Posts for category: Dental Procedures
Dental cleanings are an important part of regular dental office visits. Performed by a dental hygienist or dentist, cleanings serve two purposes: to remove bacterial plaque and calculus (hardened deposits of plaque) from tooth surfaces missed during daily brushing and flossing; and to remove stains that can dull your smile.
There are different degrees of cleaning, including root planing that removes plaque and calculus deep below the gum line, usually for patients affected by periodontal (gum) disease. For patients in good oral health, the basic cleaning approach is known as prophylaxis, a term derived from the Greek for guarding or preventing beforehand. The techniques used in a prophylaxis remove both “coronal” (tooth surfaces visible above the gum line) plaque and staining, providing both therapeutic and cosmetic benefits.
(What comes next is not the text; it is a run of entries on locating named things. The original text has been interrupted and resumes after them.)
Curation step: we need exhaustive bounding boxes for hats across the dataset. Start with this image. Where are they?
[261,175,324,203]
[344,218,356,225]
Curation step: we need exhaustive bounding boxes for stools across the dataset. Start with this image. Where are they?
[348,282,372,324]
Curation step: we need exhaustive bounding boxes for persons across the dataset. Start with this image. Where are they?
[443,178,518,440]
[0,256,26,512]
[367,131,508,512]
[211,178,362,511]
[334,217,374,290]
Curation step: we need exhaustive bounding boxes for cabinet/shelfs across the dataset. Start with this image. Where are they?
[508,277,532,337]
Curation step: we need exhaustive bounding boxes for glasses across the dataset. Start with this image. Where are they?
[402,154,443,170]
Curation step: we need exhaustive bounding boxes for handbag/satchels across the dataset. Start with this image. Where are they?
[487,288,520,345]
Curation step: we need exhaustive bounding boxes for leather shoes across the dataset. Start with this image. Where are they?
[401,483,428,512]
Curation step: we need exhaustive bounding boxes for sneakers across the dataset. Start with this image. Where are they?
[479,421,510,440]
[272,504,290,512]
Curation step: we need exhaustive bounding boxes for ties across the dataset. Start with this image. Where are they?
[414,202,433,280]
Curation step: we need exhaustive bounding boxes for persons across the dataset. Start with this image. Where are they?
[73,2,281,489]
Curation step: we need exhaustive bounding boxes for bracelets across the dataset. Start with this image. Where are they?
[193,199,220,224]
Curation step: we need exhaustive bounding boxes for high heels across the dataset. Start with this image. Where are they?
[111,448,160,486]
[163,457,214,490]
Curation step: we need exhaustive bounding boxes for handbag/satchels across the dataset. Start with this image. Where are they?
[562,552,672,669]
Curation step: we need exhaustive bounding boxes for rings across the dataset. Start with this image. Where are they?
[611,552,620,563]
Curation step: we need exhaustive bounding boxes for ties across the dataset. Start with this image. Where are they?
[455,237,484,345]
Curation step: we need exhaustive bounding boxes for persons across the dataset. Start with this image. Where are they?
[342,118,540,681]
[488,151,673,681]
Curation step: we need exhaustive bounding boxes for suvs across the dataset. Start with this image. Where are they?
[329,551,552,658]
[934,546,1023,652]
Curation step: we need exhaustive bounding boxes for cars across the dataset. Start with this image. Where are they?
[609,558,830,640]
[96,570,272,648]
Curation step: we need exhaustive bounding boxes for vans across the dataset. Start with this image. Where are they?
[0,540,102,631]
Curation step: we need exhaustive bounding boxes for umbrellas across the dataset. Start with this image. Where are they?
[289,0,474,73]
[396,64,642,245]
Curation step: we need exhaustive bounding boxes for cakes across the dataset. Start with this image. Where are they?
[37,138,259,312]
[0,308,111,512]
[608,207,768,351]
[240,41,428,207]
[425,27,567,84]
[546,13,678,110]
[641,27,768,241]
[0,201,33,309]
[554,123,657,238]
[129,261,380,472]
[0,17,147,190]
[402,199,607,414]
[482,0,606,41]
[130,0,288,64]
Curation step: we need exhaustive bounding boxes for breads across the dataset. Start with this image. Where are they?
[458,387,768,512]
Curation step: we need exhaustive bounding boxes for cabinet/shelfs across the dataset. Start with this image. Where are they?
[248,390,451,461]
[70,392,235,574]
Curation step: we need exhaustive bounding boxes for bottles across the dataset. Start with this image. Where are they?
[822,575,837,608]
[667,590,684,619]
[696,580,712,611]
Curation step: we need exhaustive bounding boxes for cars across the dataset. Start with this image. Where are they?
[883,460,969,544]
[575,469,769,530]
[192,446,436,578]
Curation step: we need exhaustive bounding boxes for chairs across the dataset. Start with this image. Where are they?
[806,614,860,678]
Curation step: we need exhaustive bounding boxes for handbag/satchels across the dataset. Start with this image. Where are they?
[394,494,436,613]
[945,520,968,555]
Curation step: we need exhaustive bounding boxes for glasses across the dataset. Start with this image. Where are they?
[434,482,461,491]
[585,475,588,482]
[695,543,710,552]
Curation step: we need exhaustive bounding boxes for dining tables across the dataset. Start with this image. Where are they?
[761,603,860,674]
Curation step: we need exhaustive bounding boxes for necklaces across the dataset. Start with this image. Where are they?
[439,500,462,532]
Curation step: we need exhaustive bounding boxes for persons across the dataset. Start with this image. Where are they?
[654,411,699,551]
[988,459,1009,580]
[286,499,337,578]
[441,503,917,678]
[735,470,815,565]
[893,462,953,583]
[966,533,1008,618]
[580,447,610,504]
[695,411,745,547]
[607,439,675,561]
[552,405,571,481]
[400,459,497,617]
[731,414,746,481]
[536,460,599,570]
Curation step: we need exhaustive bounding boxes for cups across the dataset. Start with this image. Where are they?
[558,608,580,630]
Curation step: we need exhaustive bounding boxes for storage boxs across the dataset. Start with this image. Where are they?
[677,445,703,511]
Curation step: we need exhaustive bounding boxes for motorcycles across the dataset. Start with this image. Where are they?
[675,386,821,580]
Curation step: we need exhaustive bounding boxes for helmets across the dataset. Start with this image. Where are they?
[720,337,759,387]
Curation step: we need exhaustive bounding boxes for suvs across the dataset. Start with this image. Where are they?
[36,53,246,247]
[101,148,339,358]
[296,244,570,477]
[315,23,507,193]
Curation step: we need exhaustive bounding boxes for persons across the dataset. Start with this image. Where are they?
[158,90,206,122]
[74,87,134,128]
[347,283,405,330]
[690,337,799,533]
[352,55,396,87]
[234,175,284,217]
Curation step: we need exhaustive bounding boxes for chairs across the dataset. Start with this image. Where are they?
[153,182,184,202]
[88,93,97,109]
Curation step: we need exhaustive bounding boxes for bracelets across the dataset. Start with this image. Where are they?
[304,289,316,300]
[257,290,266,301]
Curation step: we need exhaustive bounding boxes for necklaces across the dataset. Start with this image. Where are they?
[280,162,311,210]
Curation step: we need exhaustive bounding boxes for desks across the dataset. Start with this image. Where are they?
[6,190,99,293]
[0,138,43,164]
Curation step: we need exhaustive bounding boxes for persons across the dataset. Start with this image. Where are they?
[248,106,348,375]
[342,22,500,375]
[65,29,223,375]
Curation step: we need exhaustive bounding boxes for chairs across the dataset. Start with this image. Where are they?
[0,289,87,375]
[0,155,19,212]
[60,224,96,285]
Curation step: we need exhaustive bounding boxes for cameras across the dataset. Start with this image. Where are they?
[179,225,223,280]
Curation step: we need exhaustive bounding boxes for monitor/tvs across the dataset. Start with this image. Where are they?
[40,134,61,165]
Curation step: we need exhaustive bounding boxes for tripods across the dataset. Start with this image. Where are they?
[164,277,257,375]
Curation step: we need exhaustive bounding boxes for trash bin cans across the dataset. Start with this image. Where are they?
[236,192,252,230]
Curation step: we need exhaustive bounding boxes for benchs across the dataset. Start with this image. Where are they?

A typical prophylaxis includes a procedure known as scaling. Hygienists use special instruments known as scalers to remove plaque and calculus by hand, or an ultrasonic device that vibrates plaque loose and is flushed away with water. The procedure removes that rough coating you often feel as you rub your tongue against your teeth, leaving the tooth surfaces feeling smooth.
Tooth polishing is a subsequent procedure to scaling that also removes plaque and surface stains. Polishing is carried out with a motorized instrument with a rubber cup in which a polishing (or “prophy”) paste is contained. The hygienist moves the rapidly rotating cup filled with the paste over the tooth surface to remove plaque and stains. The end result is a highly smooth surface and a much shinier appearance.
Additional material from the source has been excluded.